## Source extract
------

JuliaParallel / ClusterManagers.jl

Other
232 stars 74 forks source link

SGE fails in rmprocs #163

Open aquaresima opened 3 years ago

aquaresima commented 3 years ago

Hi,

after adding and using 4 processors, ClusterManagers fails when it s time to remove the procs. Below a MWE

using ClusterManagers
using Distributed

N_JOBS = 4
addprocs_sge(N_JOBS; queue="single.q")

@everywhere using Dates
@everywhere  function test(id, info)
    sleep(10)
    # println(second(now()))
    return id, second(now()), info
end

futures = []
#works
for i  in workers()
    global futures
    ## fetch them inline
    println("start: ",fetch( @spawnat i getpid() ), " ", second(now()) )
    ## fetch them later
    result = @spawnat i test(getpid(), "pull results" )
    push!(futures, result)
end

# works
for i  in futures
    data = fetch(i)
    println("end: ", data...)
end

rmprocs(workers())

The error is the following:

ERROR: LoadError: MethodError: no method matching get(::Base.Process)
Closest candidates are:
  get(::IO, ::Any, ::Any) at show.jl:339
  get(::Base.EnvDict, ::AbstractString, ::Any) at env.jl:80
  get(::Base.TTY, ::Symbol, ::Any) at ttyhascolor.jl:27
  ...
Stacktrace:
 [1] kill(::SGEManager, ::Int64, ::WorkerConfig) at /home/alequa/.julia/packages/ClusterManagers/Mq0H0/src/qsub.jl:119
 [2] _rmprocs(::Array{Int64,1}, ::Int64) at /buildworker/worker/package_linux64/build/usr/share/julia/stdlib/v1.5/Distributed/src/cluster.jl:1035
 [3] rmprocs(::Array{Int64,1}; waitfor::Int64) at /buildworker/worker/package_linux64/build/usr/share/julia/stdlib/v1.5/Distributed/src/cluster.jl:1018
 [4] rmprocs(::Array{Int64,1}) at /buildworker/worker/package_linux64/build/usr/share/julia/stdlib/v1.5/Distributed/src/cluster.jl:1010
 [5] top-level scope at /home/alequa/Documents/Research/phd_project/simulations/tripod_network/cluster/sge_test.jl:29
 [6] include(::Function, ::Module, ::String) at ./Base.jl:380
 [7] include(::Module, ::String) at ./Base.jl:368
 [8] exec_options(::Base.JLOptions) at ./client.jl:296
 [9] _start() at ./client.jl:506
in expression starting at /home/alequa/Documents/Research/phd_project/simulations/tripod_network/cluster/sge_test.jl:29
┌ Warning: Forcibly interrupting busy workers
│   exception =
│    MethodError: no method matching get(::Base.Process)

------

## Dataset rows
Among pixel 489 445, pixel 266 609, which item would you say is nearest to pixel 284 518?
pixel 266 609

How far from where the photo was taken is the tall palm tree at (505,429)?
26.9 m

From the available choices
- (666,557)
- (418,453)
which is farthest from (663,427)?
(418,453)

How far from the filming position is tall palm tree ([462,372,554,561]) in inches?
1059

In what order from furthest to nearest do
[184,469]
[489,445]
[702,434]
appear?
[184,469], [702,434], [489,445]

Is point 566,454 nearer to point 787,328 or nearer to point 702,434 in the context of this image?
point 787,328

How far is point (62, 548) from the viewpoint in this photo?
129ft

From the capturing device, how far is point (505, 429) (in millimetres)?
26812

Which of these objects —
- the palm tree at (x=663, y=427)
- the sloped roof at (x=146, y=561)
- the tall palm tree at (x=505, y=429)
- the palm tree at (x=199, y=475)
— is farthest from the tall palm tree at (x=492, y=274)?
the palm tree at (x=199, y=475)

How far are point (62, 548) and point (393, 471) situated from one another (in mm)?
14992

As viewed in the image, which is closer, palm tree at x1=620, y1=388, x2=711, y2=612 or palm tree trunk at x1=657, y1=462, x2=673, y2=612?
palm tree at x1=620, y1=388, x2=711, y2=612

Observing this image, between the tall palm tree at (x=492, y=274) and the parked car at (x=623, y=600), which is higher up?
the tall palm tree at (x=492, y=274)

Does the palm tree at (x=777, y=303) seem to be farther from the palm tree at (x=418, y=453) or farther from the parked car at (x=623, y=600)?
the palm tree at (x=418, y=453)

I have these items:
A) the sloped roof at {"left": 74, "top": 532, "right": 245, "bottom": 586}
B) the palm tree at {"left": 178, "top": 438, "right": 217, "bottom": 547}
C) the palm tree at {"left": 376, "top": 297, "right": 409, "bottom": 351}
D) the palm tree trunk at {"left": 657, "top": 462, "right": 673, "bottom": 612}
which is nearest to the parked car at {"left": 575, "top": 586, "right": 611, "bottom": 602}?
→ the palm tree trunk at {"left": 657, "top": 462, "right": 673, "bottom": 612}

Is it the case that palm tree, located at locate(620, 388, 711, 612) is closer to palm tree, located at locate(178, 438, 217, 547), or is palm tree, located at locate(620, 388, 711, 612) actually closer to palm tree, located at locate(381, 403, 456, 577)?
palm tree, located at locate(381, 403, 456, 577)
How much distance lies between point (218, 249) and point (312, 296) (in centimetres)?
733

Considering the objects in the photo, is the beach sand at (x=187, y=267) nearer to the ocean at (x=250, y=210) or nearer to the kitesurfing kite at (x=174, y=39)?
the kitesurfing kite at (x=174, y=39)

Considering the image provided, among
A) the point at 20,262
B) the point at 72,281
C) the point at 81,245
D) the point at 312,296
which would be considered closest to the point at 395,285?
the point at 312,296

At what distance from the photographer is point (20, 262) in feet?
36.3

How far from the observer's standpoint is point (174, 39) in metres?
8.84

------

## Given request 1
In the ClusterManagers issue thread, what queue name is passed to addprocs_sge?
## Given request 2
Extend the ClusterManagers issue thread from the point where it stops.
The listing plays no part in this work.

## Task result 1
single.q

## Task result 2
│    Closest candidates are:
│      get(::IO, ::Any, ::Any) at show.jl:339
│      get(::Base.EnvDict, ::AbstractString, ::Any) at env.jl:80
│      get(::Base.TTY, ::Symbol, ::Any) at ttyhascolor.jl:27
│      ...
└ @ Distributed /buildworker/worker/package_linux64/build/usr/share/julia/stdlib/v1.5/Distributed/src/cluster.jl:1234
┌ Error: Unable to terminate all workers
│   exception =
│    MethodError: no method matching get(::Base.Process)
│    Closest candidates are:
│      get(::IO, ::Any, ::Any) at show.jl:339
│      get(::Base.EnvDict, ::AbstractString, ::Any) at env.jl:80
│      get(::Base.TTY, ::Symbol, ::Any) at ttyhascolor.jl:27
│      ...
│    Stacktrace:
│     [1] kill(::SGEManager, ::Int64, ::WorkerConfig) at /home/alequa/.julia/packages/ClusterManagers/Mq0H0/src/qsub.jl:119
│     [2] _rmprocs(::Array{Int64,1}, ::Float64) at /buildworker/worker/package_linux64/build/usr/share/julia/stdlib/v1.5/Distributed/src/cluster.jl:1035
│     [3] rmprocs(::Array{Int64,1}; waitfor::Float64) at /buildworker/worker/package_linux64/build/usr/share/julia/stdlib/v1.5/Distributed/src/cluster.jl:1018
│     [4] terminate_all_workers() at /buildworker/worker/package_linux64/build/usr/share/julia/stdlib/v1.5/Distributed/src/cluster.jl:1238
│     [5] _atexit() at ./initdefs.jl:316
│     [6] exit at ./initdefs.jl:28 [inlined]
│     [7] exec_options(::Base.JLOptions) at ./client.jl:300
│     [8] _start() at ./client.jl:506
└ @ Distributed /buildworker/worker/package_linux64/build/usr/share/julia/stdlib/v1.5/Distributed/src/cluster.jl:1240

Thanks for your help

PS.

It gives a similar error if I end the program without running rmprpocs:

┌ Warning: Forcibly interrupting busy workers
│   exception =
│    MethodError: no method matching get(::Base.Process)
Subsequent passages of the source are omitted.